Lampedusa in Hamburg: Neumann bricht Wort

Die Hamburger Ausländerbehörde plant die Abschiebung eines ersten Geflüchteten aus der sogenannten Lampedusa-Gruppe.  Damit bricht der Hamburger Innensenator Michael Neumann sein gegenüber der Kirche gegebenes Versprechen, die Flüchtlinge unter Abschiebeschutz zu stellen, solange die Anträge auf Aufenthaltsgenehmigung laufen – unter der Bedingung, dass diese sich freiwillig bei der Behörde meldeten. So köderte Neumann im Oktober 2013 die Refugees aus der Lampedusa-Gruppe, um sie zur Kooperation mit der Ausländerbehörde zu bewegen. Abdullah M. vertraute dem Innensenator, und ging auf das Angebot ein. Nun soll er abgeschoben werden, noch bevor über seinen Antrag auf Bleiberecht entschieden ist (zeit.de).

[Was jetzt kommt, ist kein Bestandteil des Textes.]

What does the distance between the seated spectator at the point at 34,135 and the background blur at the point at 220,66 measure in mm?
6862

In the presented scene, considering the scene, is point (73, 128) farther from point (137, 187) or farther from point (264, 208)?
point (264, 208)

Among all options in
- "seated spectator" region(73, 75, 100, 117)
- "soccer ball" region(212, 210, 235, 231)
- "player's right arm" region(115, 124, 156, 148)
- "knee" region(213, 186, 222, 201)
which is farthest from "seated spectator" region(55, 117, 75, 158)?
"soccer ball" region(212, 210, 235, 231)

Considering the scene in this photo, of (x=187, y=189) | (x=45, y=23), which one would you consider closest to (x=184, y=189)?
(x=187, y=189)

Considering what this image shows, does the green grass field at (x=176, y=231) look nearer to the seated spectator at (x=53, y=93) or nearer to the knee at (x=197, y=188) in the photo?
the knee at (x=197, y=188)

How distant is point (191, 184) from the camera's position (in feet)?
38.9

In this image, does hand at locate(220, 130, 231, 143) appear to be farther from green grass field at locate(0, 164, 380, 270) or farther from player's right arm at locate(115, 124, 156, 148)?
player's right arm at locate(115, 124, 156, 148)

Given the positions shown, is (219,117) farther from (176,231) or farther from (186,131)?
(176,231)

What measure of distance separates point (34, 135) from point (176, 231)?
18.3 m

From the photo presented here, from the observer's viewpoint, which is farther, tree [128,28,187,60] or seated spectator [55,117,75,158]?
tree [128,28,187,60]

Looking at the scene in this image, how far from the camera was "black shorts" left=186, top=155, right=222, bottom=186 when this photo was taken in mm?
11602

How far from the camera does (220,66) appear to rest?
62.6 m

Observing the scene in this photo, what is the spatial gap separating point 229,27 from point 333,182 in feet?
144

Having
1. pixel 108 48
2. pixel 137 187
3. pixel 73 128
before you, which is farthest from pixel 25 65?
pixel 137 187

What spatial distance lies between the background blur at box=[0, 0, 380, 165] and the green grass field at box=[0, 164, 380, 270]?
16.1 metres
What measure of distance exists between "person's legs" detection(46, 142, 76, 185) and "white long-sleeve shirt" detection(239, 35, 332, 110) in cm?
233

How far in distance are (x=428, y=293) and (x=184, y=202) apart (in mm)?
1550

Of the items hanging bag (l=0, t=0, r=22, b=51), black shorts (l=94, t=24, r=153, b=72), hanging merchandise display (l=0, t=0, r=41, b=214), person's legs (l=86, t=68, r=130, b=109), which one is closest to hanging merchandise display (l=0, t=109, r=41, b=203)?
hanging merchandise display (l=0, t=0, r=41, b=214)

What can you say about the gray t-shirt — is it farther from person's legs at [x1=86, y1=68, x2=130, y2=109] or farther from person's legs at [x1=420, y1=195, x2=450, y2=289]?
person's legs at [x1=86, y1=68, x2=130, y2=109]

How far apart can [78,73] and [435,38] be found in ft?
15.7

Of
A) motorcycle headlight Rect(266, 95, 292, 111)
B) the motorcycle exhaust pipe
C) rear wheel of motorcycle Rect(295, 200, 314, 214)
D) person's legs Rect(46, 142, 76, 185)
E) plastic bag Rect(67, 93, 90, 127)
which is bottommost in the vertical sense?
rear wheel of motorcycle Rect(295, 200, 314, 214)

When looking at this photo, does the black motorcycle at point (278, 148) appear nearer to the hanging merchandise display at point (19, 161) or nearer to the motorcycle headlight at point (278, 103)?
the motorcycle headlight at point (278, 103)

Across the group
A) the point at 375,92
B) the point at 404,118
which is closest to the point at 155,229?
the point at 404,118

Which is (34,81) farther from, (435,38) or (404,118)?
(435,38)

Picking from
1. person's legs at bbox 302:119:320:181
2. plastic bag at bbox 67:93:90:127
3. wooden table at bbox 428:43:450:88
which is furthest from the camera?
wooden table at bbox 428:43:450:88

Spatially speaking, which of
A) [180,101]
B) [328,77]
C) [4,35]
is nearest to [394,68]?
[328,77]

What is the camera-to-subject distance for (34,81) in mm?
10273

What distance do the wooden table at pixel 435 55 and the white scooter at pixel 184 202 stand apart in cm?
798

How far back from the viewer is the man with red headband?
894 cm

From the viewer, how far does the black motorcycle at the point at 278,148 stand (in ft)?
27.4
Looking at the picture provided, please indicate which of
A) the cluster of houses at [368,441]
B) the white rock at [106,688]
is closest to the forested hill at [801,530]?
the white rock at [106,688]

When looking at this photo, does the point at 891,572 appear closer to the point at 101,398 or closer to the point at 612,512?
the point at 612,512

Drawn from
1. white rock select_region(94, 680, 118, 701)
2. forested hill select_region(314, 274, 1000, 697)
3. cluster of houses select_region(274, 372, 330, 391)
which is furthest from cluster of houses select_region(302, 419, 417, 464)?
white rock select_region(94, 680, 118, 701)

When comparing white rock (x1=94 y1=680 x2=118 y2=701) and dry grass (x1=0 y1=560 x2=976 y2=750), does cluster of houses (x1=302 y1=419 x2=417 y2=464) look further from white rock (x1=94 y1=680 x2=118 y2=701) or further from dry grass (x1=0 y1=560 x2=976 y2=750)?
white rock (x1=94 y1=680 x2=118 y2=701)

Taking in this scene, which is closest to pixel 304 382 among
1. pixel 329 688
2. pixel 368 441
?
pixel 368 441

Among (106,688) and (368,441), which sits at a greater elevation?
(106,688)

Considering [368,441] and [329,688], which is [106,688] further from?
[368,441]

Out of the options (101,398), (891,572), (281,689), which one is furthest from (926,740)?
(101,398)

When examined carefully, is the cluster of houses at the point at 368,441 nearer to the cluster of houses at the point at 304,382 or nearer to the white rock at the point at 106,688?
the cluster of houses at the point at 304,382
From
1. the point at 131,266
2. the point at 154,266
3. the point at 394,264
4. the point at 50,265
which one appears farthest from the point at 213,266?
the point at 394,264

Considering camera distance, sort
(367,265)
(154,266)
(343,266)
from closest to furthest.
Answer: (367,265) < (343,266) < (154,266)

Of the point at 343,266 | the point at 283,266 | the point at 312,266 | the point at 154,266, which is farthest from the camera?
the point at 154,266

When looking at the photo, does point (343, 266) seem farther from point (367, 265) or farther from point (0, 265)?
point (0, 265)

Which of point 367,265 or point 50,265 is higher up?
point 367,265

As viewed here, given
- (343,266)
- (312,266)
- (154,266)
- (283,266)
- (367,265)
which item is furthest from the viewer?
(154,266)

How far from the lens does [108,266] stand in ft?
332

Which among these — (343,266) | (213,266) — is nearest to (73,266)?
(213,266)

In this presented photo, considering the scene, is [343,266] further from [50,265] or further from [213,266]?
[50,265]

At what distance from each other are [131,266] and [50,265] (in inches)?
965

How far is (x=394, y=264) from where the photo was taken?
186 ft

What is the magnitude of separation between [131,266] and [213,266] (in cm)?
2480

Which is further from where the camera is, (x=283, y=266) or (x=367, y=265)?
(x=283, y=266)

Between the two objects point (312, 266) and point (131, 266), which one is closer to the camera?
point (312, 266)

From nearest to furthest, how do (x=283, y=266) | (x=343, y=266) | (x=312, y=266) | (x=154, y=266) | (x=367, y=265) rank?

NSU- Untersuchungsausschuss auch in NRW

Auch der Nordrhein-Westfälische Landtag wird sich mit der Mordserie des NSU und den Pannen bei der Aufarbeitung befassen. Dabei geht es vor allem um die beiden Sprengstoffanschläge in Köln. Nachdem die Piraten-Fraktion bereits vor Wochen einen entsprechenden Ausschuss forderte, stellte nun auch die CDU- Landtagsfraktion einen entsprechenden Antrag. Es gebe unzählige offene Fragen, die insbesondere Anschläge in NRW beträfen, sagte Fraktionschef Armin Laschet in Düsseldorf. Geklärt werden müsse vor allem, in wie weit das NSU-Trio in ein größeres Netzwerk eingebettet war (ksta.de, rp-online.de). Der NSU- Prozess befasst sich momentan mit dem Sprengstoffanschlag auf ein Kölner Lebensmittelgeschäft im Jahr 2000, bei dem die Tochter des iranischen Ladeninhabers schwer verletzt wurde.  Die Kölner Polizei ermittelte anschließend planlos, wie ein Vertreter im Gericht zugeben musste (tagesspiegel.de).

Jüdischer Weltkongress fordert mehr Sicherheit für jüdische Gemeinden

Nach dem antisemitischen Attentat im jüdischen Museum von Brüssel hat der Jüdische Weltkongress (WJC) vom Staat verstärkte Sicherheitsmaßnahmen für die jüdische Gemeinde gefordert. WJC-Präsident Ronald Lauder forderte außerdem, auf europäischer Ebene mehr den Antisemitismus im Internet zu bekämpfen. In erster Linie gehe es um finanzielle Unterstützung für die Sicherheit der jüdischen Gemeinde, so  Maurice Sosnowski vom Koordinationskomitee der jüdischen Organisationen in Belgien (tt.com). Unterdessen nahmen rund 100 Menschen an einem Flashmob gegen Antisemitismus in Frankfurt am Main teil (juedische-allgemeine.de).   

AfD Wahlkämpfer: Pfeffersprayattacke mit illegalem Reizspray?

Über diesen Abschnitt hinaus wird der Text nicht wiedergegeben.